Carollyne Sinclaire Artist
Capturing the Beauty of Colour, Light and Shadow

Art Log

(posted on 7 Aug 2019)

"Where do your ideas for painting come from" I am often asked.  You can trace my thinking with what follows.   In the Okanagan a neighbour will arrive at our door, a large box of fruit in hand, with a slightly desperate look on his face, an indication of a bumper crop of backyard fruit.  How can one family consume it all? Preserve it all?  So the neighbours are fortunate to be recipients. This photo of two plums came from exactly the above described situation.  The photo sat in my files for years but recently when thumbing through Old Master's images with their dark, rich backgrounds suddenly I had an idea I would like to paint a fruit series with this kind of set-up. And what about the foreground? Draped fabric?  Too challenging?  Prints?  Too distracting.  I stepped out the door only to see our little mosaic table and that formed the idea for the foreground.  Ta da!  A synthesis.

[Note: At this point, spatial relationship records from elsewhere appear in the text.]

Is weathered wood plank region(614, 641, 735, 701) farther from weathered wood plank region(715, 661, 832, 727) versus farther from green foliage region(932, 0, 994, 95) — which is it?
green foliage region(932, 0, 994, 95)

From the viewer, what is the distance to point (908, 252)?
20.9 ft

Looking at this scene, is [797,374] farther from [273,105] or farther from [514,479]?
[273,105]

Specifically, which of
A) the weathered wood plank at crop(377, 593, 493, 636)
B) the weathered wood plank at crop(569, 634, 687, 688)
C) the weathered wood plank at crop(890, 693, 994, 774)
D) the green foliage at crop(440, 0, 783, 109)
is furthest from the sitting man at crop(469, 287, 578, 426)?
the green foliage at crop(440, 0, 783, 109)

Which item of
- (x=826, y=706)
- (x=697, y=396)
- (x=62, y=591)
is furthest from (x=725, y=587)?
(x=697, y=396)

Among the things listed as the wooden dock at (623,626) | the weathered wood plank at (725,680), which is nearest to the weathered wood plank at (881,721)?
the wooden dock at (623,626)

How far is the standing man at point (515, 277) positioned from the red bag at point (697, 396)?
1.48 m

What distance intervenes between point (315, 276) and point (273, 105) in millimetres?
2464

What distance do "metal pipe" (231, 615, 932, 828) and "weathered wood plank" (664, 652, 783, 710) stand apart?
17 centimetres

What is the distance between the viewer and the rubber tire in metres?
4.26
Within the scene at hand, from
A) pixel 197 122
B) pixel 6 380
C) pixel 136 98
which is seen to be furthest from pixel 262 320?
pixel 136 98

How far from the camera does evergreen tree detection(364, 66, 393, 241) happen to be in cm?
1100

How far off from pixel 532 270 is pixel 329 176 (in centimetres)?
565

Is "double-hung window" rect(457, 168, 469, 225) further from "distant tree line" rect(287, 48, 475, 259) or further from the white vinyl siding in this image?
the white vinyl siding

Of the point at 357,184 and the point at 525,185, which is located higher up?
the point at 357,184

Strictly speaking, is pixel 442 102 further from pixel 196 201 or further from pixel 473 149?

I often do taste tests when we have guests, bringing home several types of cherries or apples.  What is the taste difference between a Bartlett and a Bosc, I wondered.  Wanting to paint the pair, I employed  the Old Master's background values again but what about the foreground? My answer came from one of my Matisse books, filled with images of scenes and still lives, draped in fabric, the quilt because there are so many quilters here.